ASSIGNMENT A:
Decide whether each statement agrees with the Nagios forum thread, answering yes or no and quoting the words of the thread that decide it: (i) NRPE needs Java to work; (ii) the Nagios version in use is Nagios Core 3.2.1; (iii) 17 hosts are being monitored.
ASSIGNMENT B:
Repeat the Nagios forum thread word for word, from "[1369413779] Warning: The" up to and including "of the service...".
[Opening READING TEXT section]
Re: Nagios hanging during start-up/reboot

Posted: Fri May 24, 2013 10:56 am
by abrist
lce411 wrote: Does NRPE need java to work?
Nope.
What version of nagios are you running?
Have you changed you nagios server's ip recently?
How many hosts and services are you monitoring?
When it starts to hang, get a handful of logs:

Code: Select all

tail -25 /usr/local/nagios/var/nagios.log
ps -aef
df -h
df -i
tail -25 /var/log/messages

Re: Nagios hanging during start-up/reboot

Posted: Fri May 24, 2013 11:56 am
by lce411
abrist wrote:
lce411 wrote: Does NRPE need java to work?
Nope.
What version of nagios are you running?
Have you changed you nagios server's ip recently?
How many hosts and services are you monitoring?
When it starts to hang, get a handful of logs:

Code: Select all

tail -25 /usr/local/nagios/var/nagios.log
ps -aef
df -h
df -i
tail -25 /var/log/messages
Version is Nagios Core 3.2.1
There have been no changes to the nagios server configuration
We are monitoring 17 hosts and about 11 or 12 services per host

Results of the tail command:

Code: Select all

[1369413779] Warning: The check of service 'Users Logged In' on host 'cde-rhela.deva' looks like it was orphaned (results never came back).  I'm scheduling an immediate check of the service...
[Closing READING TEXT section]
[Opening EXERCISE DATA section]
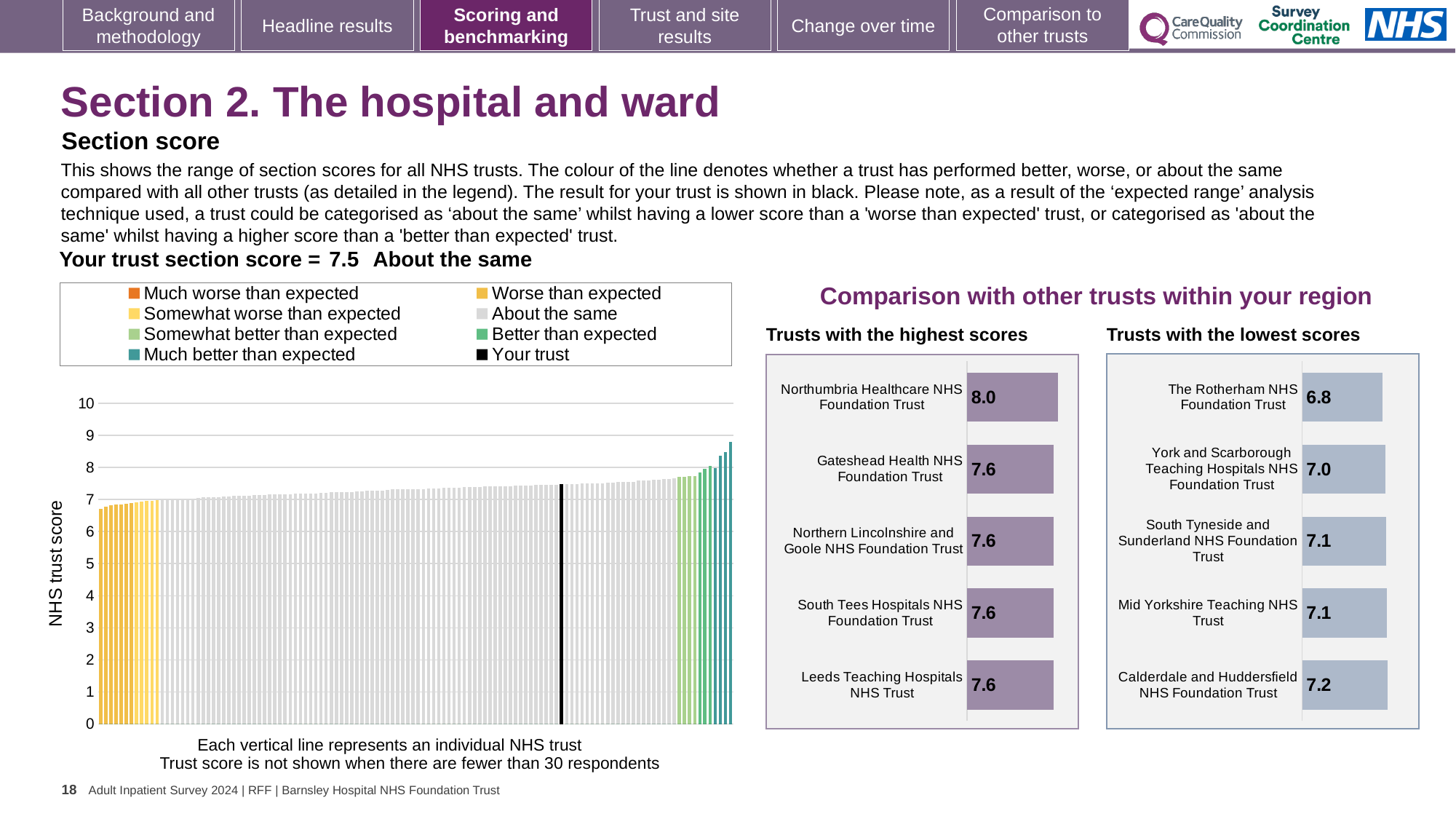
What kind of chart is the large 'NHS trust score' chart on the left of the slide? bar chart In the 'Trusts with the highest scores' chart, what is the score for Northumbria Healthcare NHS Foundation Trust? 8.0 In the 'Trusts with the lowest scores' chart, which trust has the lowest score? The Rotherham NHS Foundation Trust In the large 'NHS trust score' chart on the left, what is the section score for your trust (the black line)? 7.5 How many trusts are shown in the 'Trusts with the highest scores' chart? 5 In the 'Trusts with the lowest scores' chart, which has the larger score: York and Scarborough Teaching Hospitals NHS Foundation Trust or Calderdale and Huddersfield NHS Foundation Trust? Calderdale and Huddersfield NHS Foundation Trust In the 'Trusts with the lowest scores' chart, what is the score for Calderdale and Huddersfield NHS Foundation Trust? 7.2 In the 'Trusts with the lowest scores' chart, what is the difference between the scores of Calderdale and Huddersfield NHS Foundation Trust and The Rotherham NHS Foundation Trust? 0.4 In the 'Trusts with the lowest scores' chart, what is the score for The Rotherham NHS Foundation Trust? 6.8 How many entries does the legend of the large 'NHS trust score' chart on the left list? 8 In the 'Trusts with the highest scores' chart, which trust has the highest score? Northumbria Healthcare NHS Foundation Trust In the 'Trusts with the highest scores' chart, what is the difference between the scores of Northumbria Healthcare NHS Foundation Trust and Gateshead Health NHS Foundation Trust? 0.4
[Closing EXERCISE DATA section]
[Opening EXERCISE DATA section]
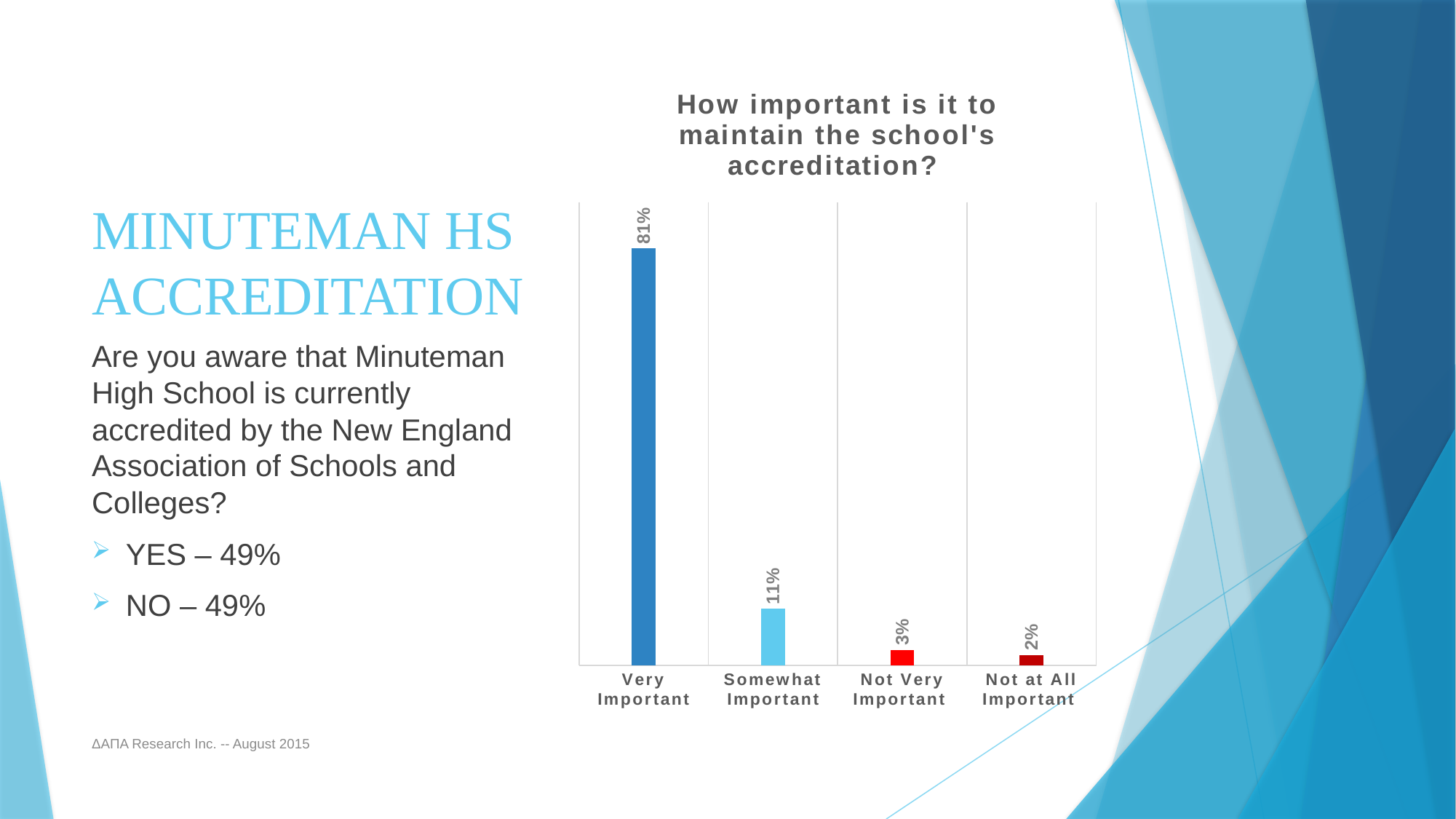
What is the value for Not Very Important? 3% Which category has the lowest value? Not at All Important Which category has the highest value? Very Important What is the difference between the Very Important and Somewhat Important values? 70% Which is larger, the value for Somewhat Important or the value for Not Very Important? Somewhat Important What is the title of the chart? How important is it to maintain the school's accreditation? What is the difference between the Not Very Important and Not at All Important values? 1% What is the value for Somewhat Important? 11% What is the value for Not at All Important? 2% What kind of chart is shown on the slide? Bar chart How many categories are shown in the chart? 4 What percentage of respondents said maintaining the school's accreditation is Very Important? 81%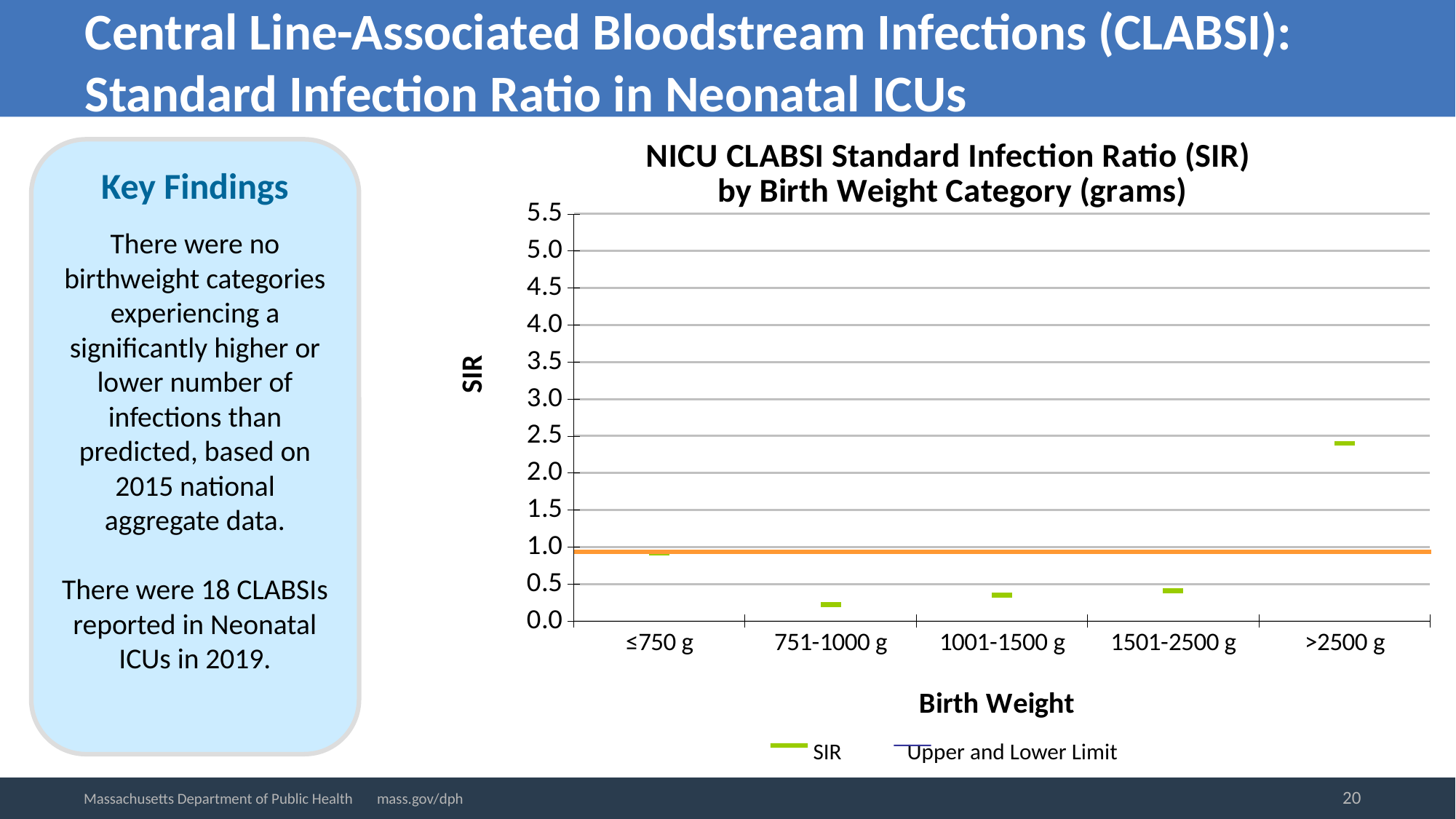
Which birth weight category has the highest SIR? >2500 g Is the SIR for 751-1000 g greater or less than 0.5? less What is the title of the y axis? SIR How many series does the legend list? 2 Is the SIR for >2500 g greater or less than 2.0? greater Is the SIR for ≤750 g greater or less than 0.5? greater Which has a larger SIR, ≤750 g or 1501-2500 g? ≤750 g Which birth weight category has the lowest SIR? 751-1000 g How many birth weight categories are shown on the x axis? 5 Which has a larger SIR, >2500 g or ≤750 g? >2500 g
[Closing EXERCISE DATA section]
WRITTEN RESPONSE A:
(i) No: "Nope."
(ii) Yes: "Version is Nagios Core 3.2.1"
(iii) Yes: "We are monitoring 17 hosts and about 11 or 12 services per host"

WRITTEN RESPONSE B:
[1369413779] Warning: The check of service 'Users Logged In' on host 'cde-rhela.deva' looks like it was orphaned (results never came back).  I'm scheduling an immediate check of the service...